+++ EXCERPT PROVIDED

How much capex does India need?
Some sort of investment revival is bound to happen in the post-Covid period with a pent-up, demand-led recovery already underway. Looking beyond this near term recovery, Citi analysts tried to estimate India’s investment needs based on a real GDP growth target that is both desirable and relatively achievable. They first did a historical cross-country analysis under the framework that connects investment and productivity growth to GDP growth. Data for 27 economies shows that in ~47% of cases of 6-7% real GDP growth, investment growth required was at least 7%. Similarly, in more than 48% of cases of 6-7% real GDP growth, total factor productivity growth was between 1-3%.
This suggests that a broad range of investment-productivity growth combination has historically yielded 6-7% real GDP growth. In contrast, an 8%-plus real GDP growth needs productivity growth close to 3% and real investment of ~10%.
This makes a 6-7% growth target more achievable given the various economic shocks faced over the last five years. However, this would need a stronger than usual investment push as leverage-led consumption growth model has already played its course.
A gradual deceleration in investment growth preceded the pandemic induced fall
Source: Citi Research, CSO, CEIC Data Company Limited
Citi Research analysts reckon that in the post Covid years, real investment growth would have to be close to 7.5-8.0% for the virtuous cycle of employment-led more sustainable and equitable consumption growth to kick in.
Annual nominal investment could increase from ~$1trn in FY22 to $1.8trn in FY27 and ultimately cross $2.4trn mark by end of the decade. In Citi’s framework, the $5trn nominal GDP target would be reached by FY27 and would further increase to $7trn by end of the decade.
Based on historical employment elasticity analysis, Citi’s scenario of 6.5-7.0% real GDP growth has the potential to generate ~45 million jobs between FY23-FY30. Most of this job creation would likely happen in the non-farm economy.

++++++
+++ DATA TO EXAMINE

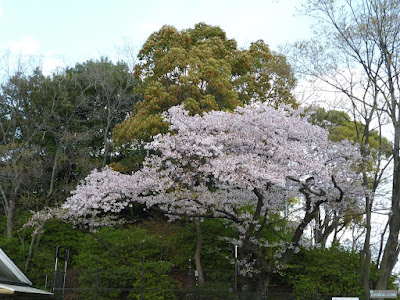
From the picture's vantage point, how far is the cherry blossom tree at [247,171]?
1227 centimetres

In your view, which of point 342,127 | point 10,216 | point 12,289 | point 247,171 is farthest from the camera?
point 10,216

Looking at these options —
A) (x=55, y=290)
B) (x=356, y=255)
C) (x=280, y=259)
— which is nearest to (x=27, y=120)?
(x=55, y=290)

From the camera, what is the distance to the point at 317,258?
1608 centimetres

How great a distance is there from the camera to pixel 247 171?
1184 centimetres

++++++

### QUESTIONS TO ANSWER
1 – Answer these questions using the text on India's investment needs:
(a) How many economies were in the data used for the cross-country analysis?
(b) What annual nominal investment figure is projected for FY27?
(c) About how many jobs could Citi's scenario of 6.5-7.0% real GDP growth generate between FY23 and FY30?
2 – Reproduce the passage from the text on India's investment needs word for word, starting at "Some sort of" and ending at "was between 1-3%.".
3 – Carry on the text on India's investment needs from the point where it stops.

### ANSWERS PER TASK
1 –
(a) 27
(b) $1.8trn
(c) About 45 million

2 –
Some sort of investment revival is bound to happen in the post-Covid period with a pent-up, demand-led recovery already underway. Looking beyond this near term recovery, Citi analysts tried to estimate India’s investment needs based on a real GDP growth target that is both desirable and relatively achievable. They first did a historical cross-country analysis under the framework that connects investment and productivity growth to GDP growth. Data for 27 economies shows that in ~47% of cases of 6-7% real GDP growth, investment growth required was at least 7%. Similarly, in more than 48% of cases of 6-7% real GDP growth, total factor productivity growth was between 1-3%.

3 –
While household savings would be the primary source to finance the investment cycle, India would still have to attract foreign capital. Even with a higher saving rate, household saving could likely cover ~60-65% of investment while corporate savings would cover around one-third of total investment. This leaves a saving investment gap during FY23-FY30 period of ~USD350bn but could be bridged easily through foreign investment.
Barriers to capex
The favourable pre-conditions for private investment growth discussed above keep hopes high, but by no means guarantee a sustained investment revival. The economy faces a daunting challenge from subdued consumer demand that has the potential to derail any nascent capex revival, especially in an environment fraught with uncertainties. There are significant challenges for sustained consumption recovery from structural labor market issues that have been worsened by K-shaped post Covid recovery. In particular, the lack of any meaningful employment recovery in industry ex-construction sector and among the younger population (below 40 age group) remains a key concern. Ultimately, for a sustainable recovery in investment to result, Citi Research analysts reckon strong consumer demand that pushes capacity utilization levels in the manufacturing sector closer to the long-term average will be essential.